## Work to complete
Reproduce exactly the line containing "EL PARENTESCO CLASES" and each line after it until the listing ends, leaving pictures out.

## The data
=== Section Start ===
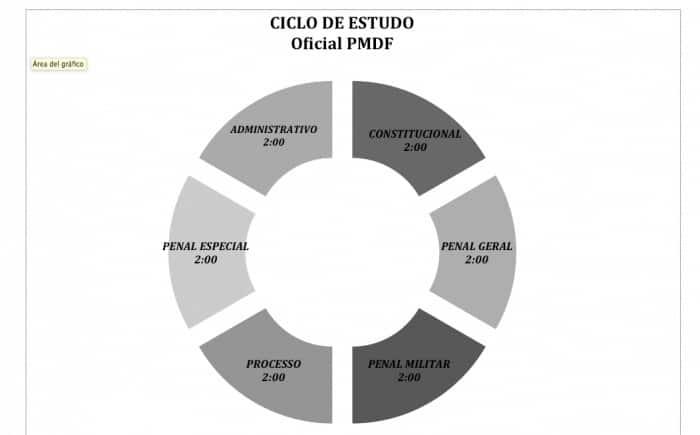 ciclo-de-estudo-1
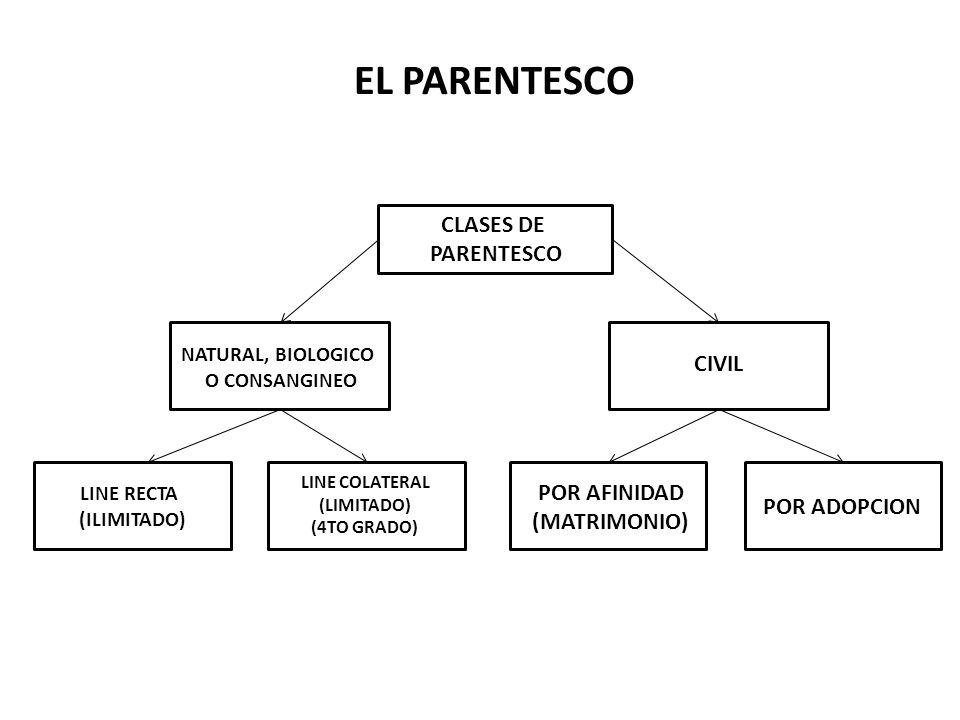EL PARENTESCO CLASES DE PARENTESCO CIVIL POR AFINIDAD (MATRIMONIO)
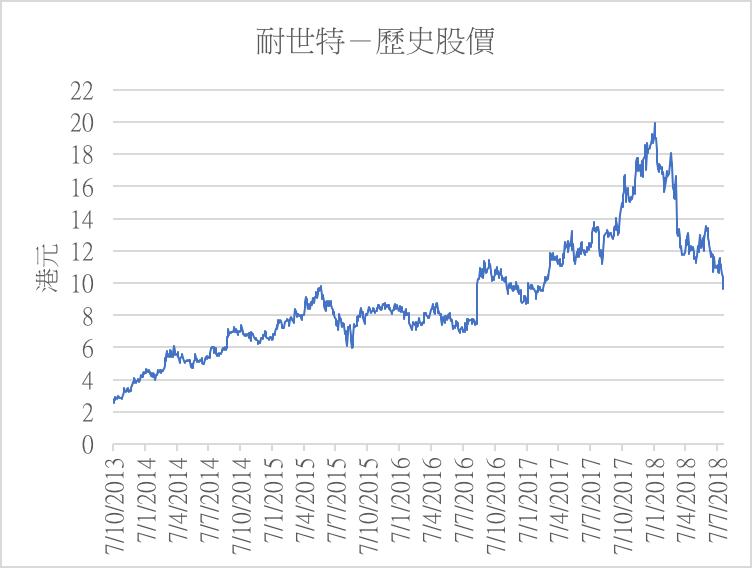 1316_price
=== Section End ===
## Output of the exercise
EL PARENTESCO CLASES DE PARENTESCO CIVIL POR AFINIDAD (MATRIMONIO)
 1316_price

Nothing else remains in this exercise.